Derivado de los acontecimientos por todos conocidos, en los últimos días la tensión en la frontera entre Rusia y México ha escalado dramáticamente. La relación bilateral, se sabe, ha tenido sus altibajos desde que a principios del s. XIX, Vallejo estableció su guarnición en Sonoma a fin de vigilar a los habitantes del Fuerte Ross, la comunidad rusa fundada por el explorador empleado por la Compañía Ruso-americana Kuskov al norte de río Slavianka; la buena vecindad, el amistoso intercambio de productos agrícolas y ganaderos, a menudo ha alternado con conflictos limítrofes y pesqueros, y con acusaciones ¿infundadas? de que la guerrilla kashaya-pomo opera desde nuestro territorio.
La (pen)última crisis fronteriza ruso-mexicana seguramente hubiera podido evitarse si Lewis y Clark hubieran continuado su expedición más allá de las Rocallosas, añadiendo argumentos para una posterior reivindicación de soberanía estadounidense sobre Oregon, y si los bear-flaggers hubieran proclamado la República de California, al calor de la Guerra mexico-estadounidense, acciones que hubieran permitido a Estados Unidos expandirse sobre la costa del Pacífico, efectivamente, colocándose como un colchón entre rusos y mexicanos...
En realidad, tales, además de la compra de Alaska por una bicoca por parte de los estadounidenses, convirtieron a quienes alguna vez prácticamente fueron vecinos en un par de extraños a quienes actualmente separan, insalvables 10 mil kilómetros de mar y un igualmente abismal desconocimiento mutuo.

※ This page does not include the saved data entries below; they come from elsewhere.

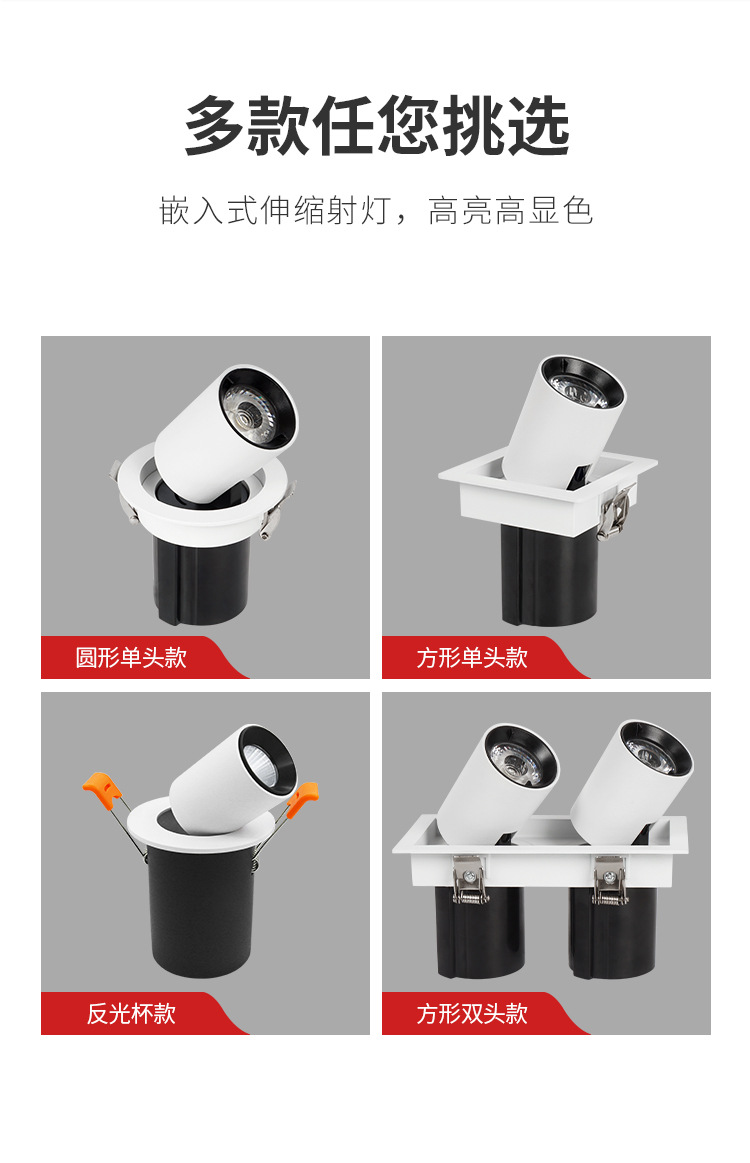 多款任您挑选

嵌入式伸缩射灯，高亮高显色

圆形单头款

方形单头款

反光杯款

方形双头款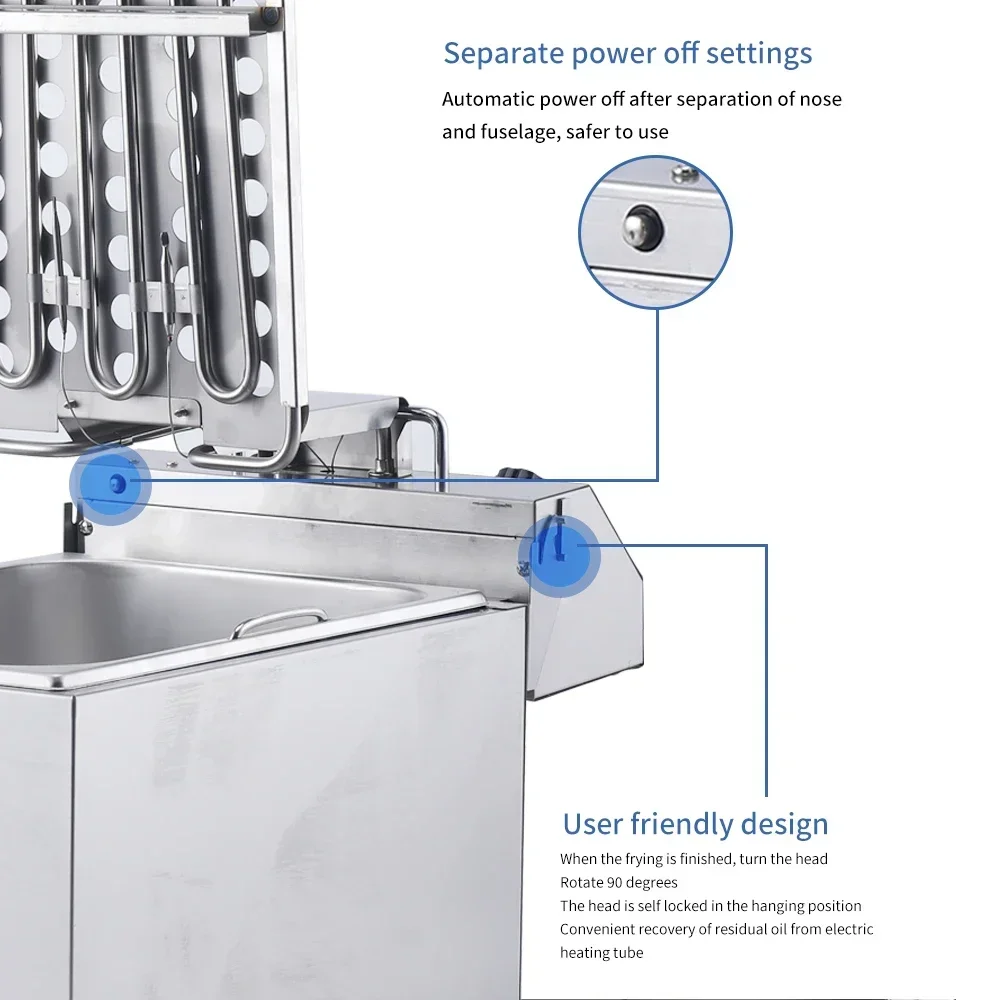 Separate power off settings

Automatic power off after separation of nose and fuselage, safer to use

User friendly design

When the frying is finished, turn the head
Rotate 90 degrees
The head is self locked in the hanging position
Convenient recovery of residual oil from electric heating tube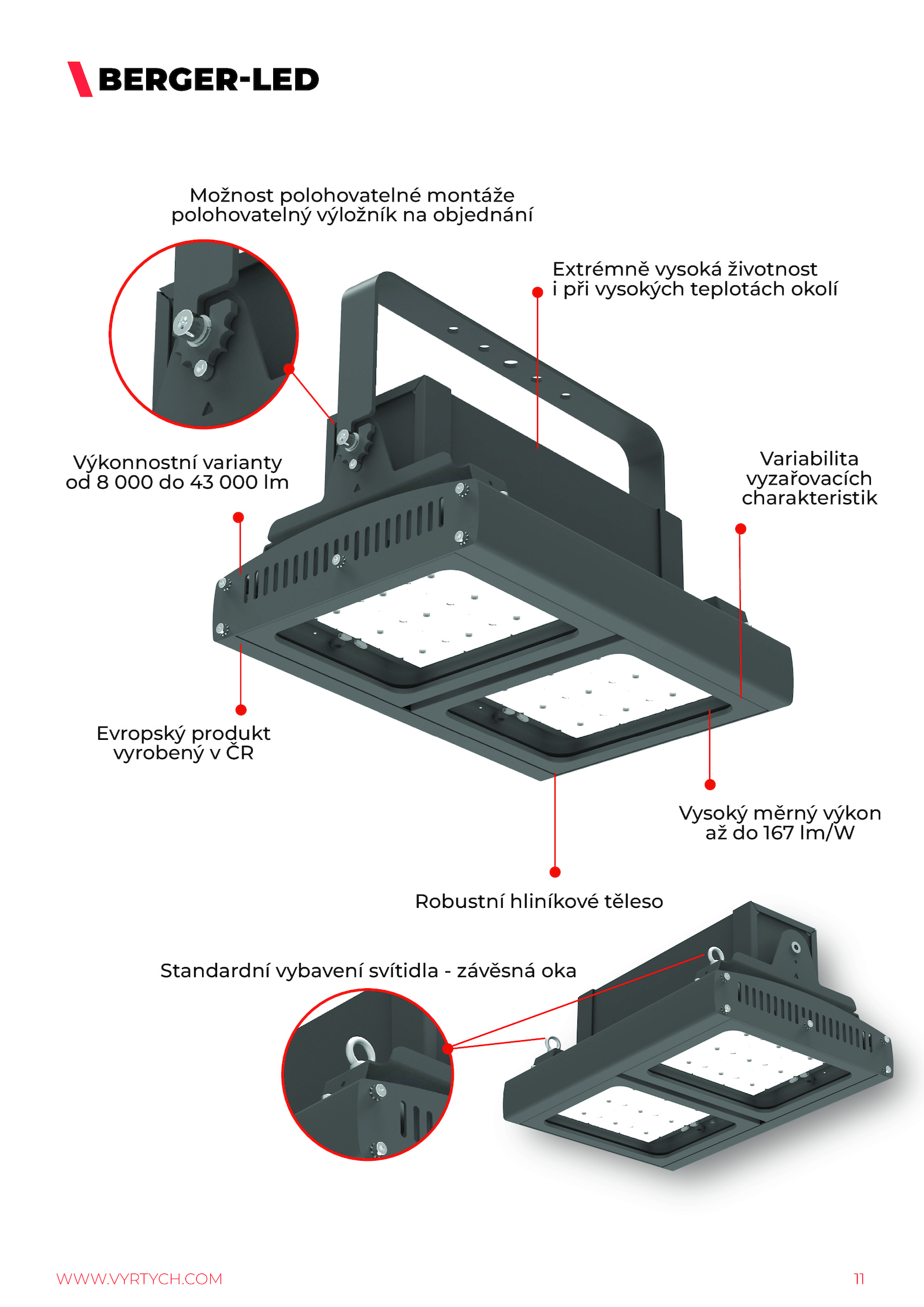 BERGER-LED

Možnost polohovatelné montáže
polohovatelný výložník na objednání

Extrémně vysoká životnost
i při vysokých teplotách okolí

Výkonnostní varianty
od 8 000 do 43 000 lm

Variabilita
vyzařovacích
charakteristik

Evropský produkt
vyrobený v ČR

Vysoký měrný výkon
až do 167 lm/W

Robustní hliníkové těleso

Standardní vybavení svítidla - závěsná oka

WWW.VYRTYCH.COM

11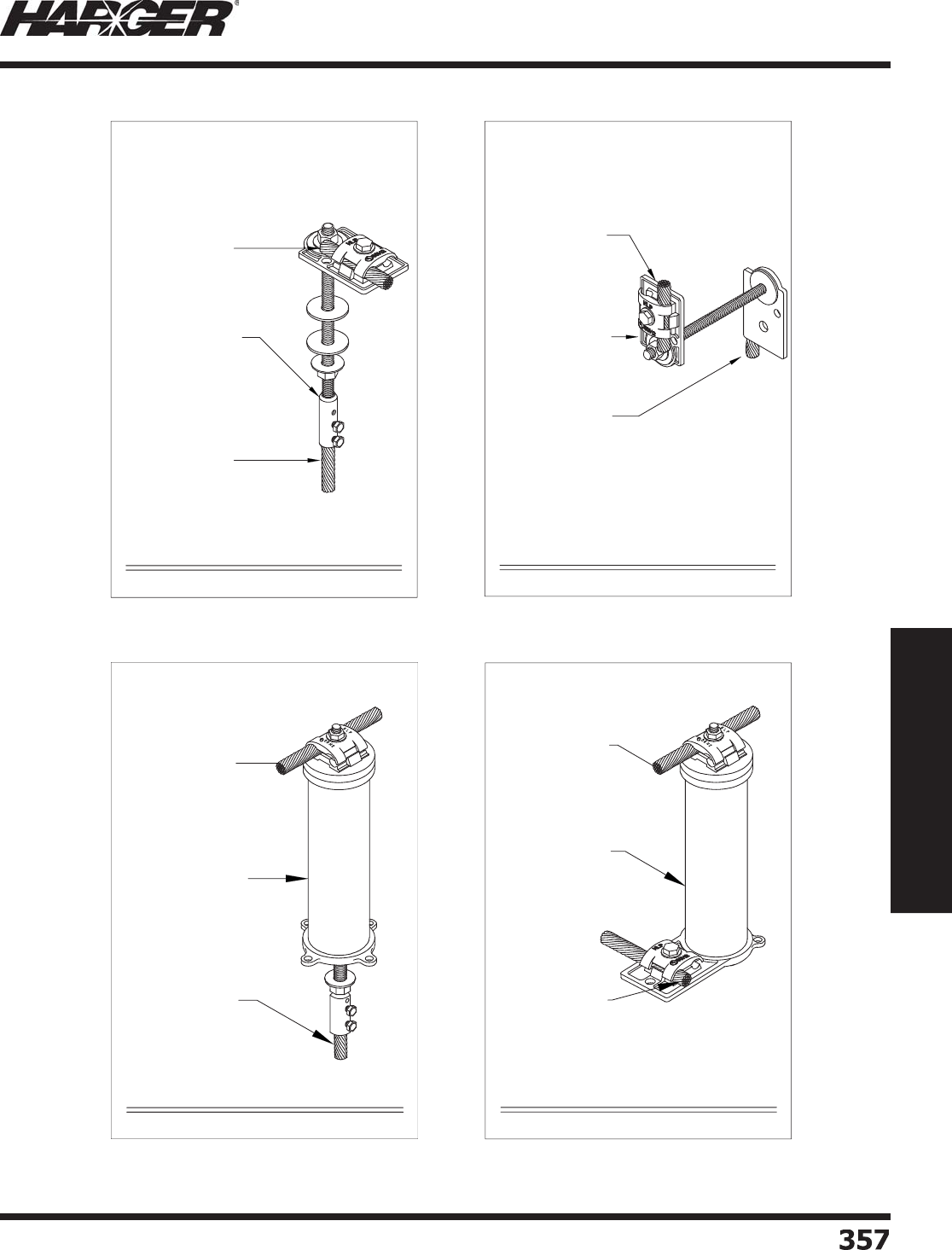 HARGER®

357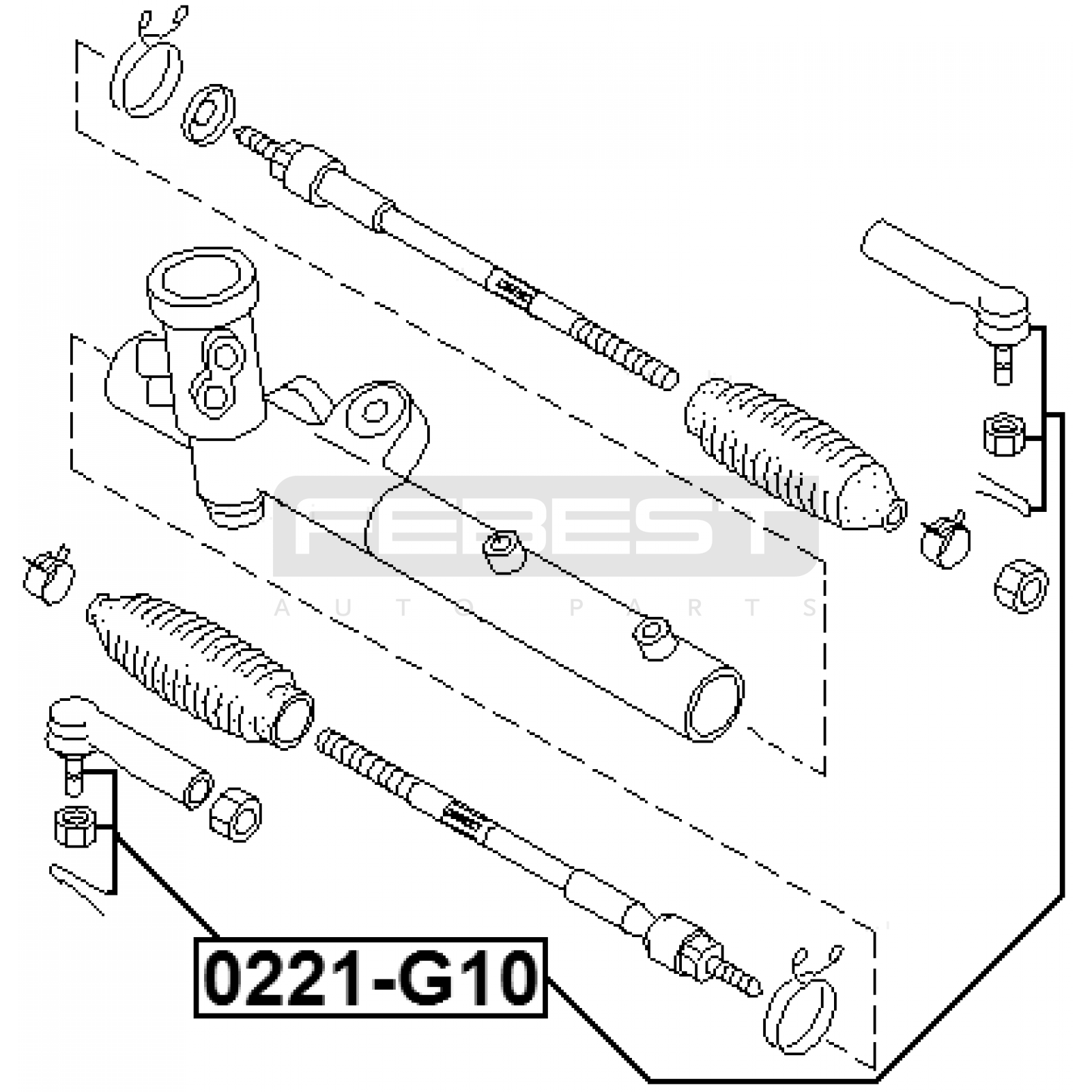 FEBEST
AUTO PARTS

0221-G10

Sírvanos su ejemplo para sacarnos de la cabeza la idea absurda de que las formas de los países, como las de las cordilleras o las de los grandes ríos, son estáticas, inmutables; al contrario, ¡son dinámicas, como las relaciones humanas!
Entre 1848 y 1867, el Imperio Ruso perdió sus posesiones americanas retrocediendo físicamente desde la agradable California hasta la gélida orilla occidental del estrecho de Bering; en ese mismo periodo, por cierto, Estados Unidos se partió brevemente en dos y el francófilo Segundo Imperio Mexicano emergió y desapareció. No es que esos años hayan sido especialmente virulentos, es que cosas así ocurren todo el tiempo; también los mapamundis que memorizamos de niños hoy son obsoletos y los que estos días comienza a estudiar mi sobrina le serán inútiles cuando viaje de mochilera por Europa del este.
El gran conflicto que hoy nos ocupa, pienso a propósito, se origina precisamente por el diseño de los nuevos mapamundis: las actuales tensiones mundiales son ocasionadas por ‘los sueños húmedos’ de unos de avanzar hacia la reconfiguración no sólo de las fronteras físicas sino de las políticas y económicas de los países (Estados Unidos) y por la resistencia de otros a permitir cambios que perturben las esferas de influencia que se adjudicaron luego de la Segunda Guerra Mundial (China y Rusia). En ese tenor se entiende la histórica declaración sino-rusa de este fin de semana respecto a “defender firmemente los resultados de la guerra y el orden mundial derivado de ésta”:
Algún día, ese orden, el de Potsdam, será superado, claro –ni siquiera la paz “cristiana y universal” de Westfalia fue “perpetua”, ¿verdad?—, mientras tanto, empero, es comprensible que el unilateralismo estadounidense, reflejado en el abandono de su ambigüedad estratégica respecto a la política de Una Sola China y en el establecimiento de una novedosa alianza militar en la región Asia-Pacífico (AUKUS), y en sus conocidas incursiones en el antiguo espacio político soviético, refuerce el conservadurismo de quienes, bueno, no ganaron una guerra sólo para ver sus conquistas arruinadas al cabo de unas pocas décadas.